Aim a | Translate this sentence from the passage on CANDU trip computers into Spanish: "Dependability requirements for these essential computers are very high."

Zhao Minda(赵敏达)Baxter John
(Atomic Energy of Canada Limited,Ontario L5K 1B2,Canada)
CANDU(CANDU is a registered trade-mark of AECL)reactors have two independent shutdown systems,which trip or terminate the nuclear reaction if any of the designated measured process signals exceeds its specified trip setpoint.Computers are used in these two shutdown systems to improve overall plant reliability and simplicity.They are referred to as the“trip computers”.Dependability requirements for these essential computers are very high.
The trip computer software is classified as“safetycritical”and as such,a rigorous software safety lifecycle is followed during the development of the trip computer software.Appropriate techniques and measures are selected according to the safety integrity level(SIL)of the system during the software development processes.
The final phase of the software safety lifecycle is to perform the validation and reliability(V&R)testing on the already verified trip computer software,integrated with the actual trip computer hardware,before the trip computers are delivered to site.Verification and validation(V&V)are performed to ensure that the trip computer software has achieved its SIL capacity.
IEC 61508-4 defines verification as the confirmation by examination and provision of objective evidence that the requirements have been fulfilled.Within the context of the software safety lifecycle,verification is the activity of demonstrating that the deliverables from each phase in the software safety lifecycle meet the objectives and requirements set for that specific phase.Verification may be performed by analysis and test.Some examples of verification activities are:
①Reviews on output documentation;
②Design reviews;
③White-box unit tests on system components;
④White-box integration tests where different parts of a system are combined.

Recorded information |
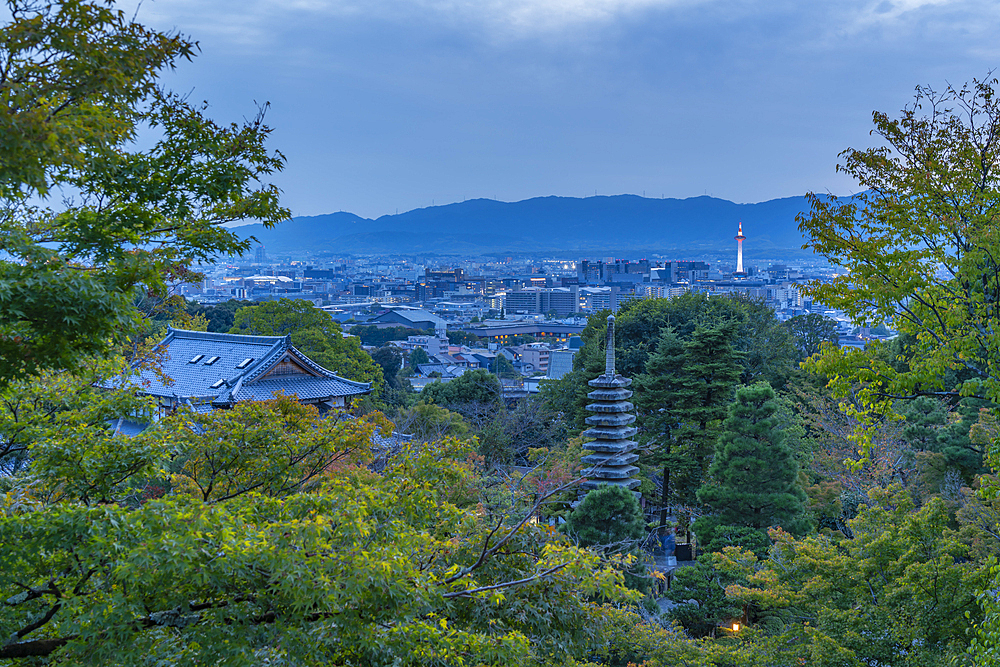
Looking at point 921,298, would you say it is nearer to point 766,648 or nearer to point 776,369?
point 766,648

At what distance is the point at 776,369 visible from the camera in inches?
1112

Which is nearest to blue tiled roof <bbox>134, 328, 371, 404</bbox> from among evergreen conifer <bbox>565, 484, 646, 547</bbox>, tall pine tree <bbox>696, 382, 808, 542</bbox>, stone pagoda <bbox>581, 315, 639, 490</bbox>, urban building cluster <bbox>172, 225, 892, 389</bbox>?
stone pagoda <bbox>581, 315, 639, 490</bbox>

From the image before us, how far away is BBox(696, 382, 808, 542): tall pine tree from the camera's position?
16.2 meters

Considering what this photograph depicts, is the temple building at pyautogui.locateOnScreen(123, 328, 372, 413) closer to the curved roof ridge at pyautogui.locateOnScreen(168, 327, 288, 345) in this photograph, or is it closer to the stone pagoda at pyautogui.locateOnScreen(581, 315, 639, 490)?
the curved roof ridge at pyautogui.locateOnScreen(168, 327, 288, 345)

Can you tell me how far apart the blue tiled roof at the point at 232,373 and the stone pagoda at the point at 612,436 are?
7.11 metres

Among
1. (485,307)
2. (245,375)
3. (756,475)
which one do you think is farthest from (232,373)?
(485,307)

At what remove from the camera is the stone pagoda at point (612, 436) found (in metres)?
19.9

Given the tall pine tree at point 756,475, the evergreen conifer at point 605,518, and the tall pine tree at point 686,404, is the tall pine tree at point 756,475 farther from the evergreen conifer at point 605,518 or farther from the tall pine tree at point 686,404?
the tall pine tree at point 686,404

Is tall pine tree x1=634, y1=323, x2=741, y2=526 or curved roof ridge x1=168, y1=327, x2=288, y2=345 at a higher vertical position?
curved roof ridge x1=168, y1=327, x2=288, y2=345

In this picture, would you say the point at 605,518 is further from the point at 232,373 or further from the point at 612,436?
the point at 232,373

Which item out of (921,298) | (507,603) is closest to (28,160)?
(507,603)

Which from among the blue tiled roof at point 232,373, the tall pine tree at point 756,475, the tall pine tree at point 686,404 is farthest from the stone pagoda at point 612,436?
the blue tiled roof at point 232,373

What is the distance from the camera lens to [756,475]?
16438 millimetres

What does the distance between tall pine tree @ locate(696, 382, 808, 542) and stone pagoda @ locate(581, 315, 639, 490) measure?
3.41 meters
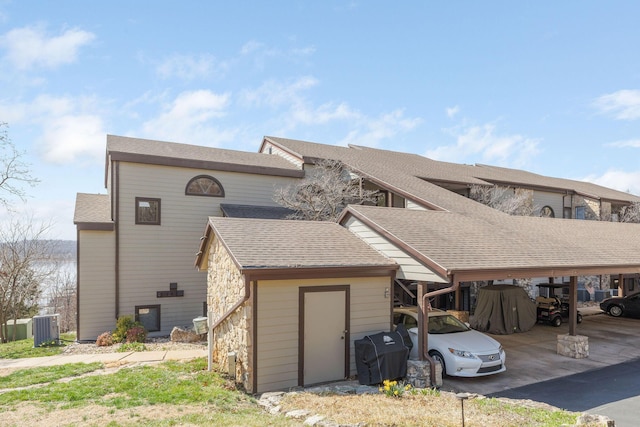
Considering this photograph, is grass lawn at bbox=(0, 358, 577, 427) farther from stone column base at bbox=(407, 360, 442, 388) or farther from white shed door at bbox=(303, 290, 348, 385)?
white shed door at bbox=(303, 290, 348, 385)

Aim b | Find every line in the records that contains the string "pagoda" and copy each of those lines.

Task result a | Los requisitos de confiabilidad para estas computadoras esenciales son muy altos.

Task result b |
Which is nearest to blue tiled roof <bbox>134, 328, 371, 404</bbox> from among evergreen conifer <bbox>565, 484, 646, 547</bbox>, tall pine tree <bbox>696, 382, 808, 542</bbox>, stone pagoda <bbox>581, 315, 639, 490</bbox>, urban building cluster <bbox>172, 225, 892, 389</bbox>?
stone pagoda <bbox>581, 315, 639, 490</bbox>
Considering what this photograph depicts, is the temple building at pyautogui.locateOnScreen(123, 328, 372, 413) closer to the curved roof ridge at pyautogui.locateOnScreen(168, 327, 288, 345) in this photograph, or is it closer to the stone pagoda at pyautogui.locateOnScreen(581, 315, 639, 490)?
Can you tell me how far apart the blue tiled roof at the point at 232,373 and the stone pagoda at the point at 612,436 are?
At what remove from the camera is the stone pagoda at point (612, 436) found (in metres)?
Which from among the blue tiled roof at point 232,373, the tall pine tree at point 756,475, the tall pine tree at point 686,404 is farthest from the stone pagoda at point 612,436?
What does the distance between tall pine tree @ locate(696, 382, 808, 542) and stone pagoda @ locate(581, 315, 639, 490) measure?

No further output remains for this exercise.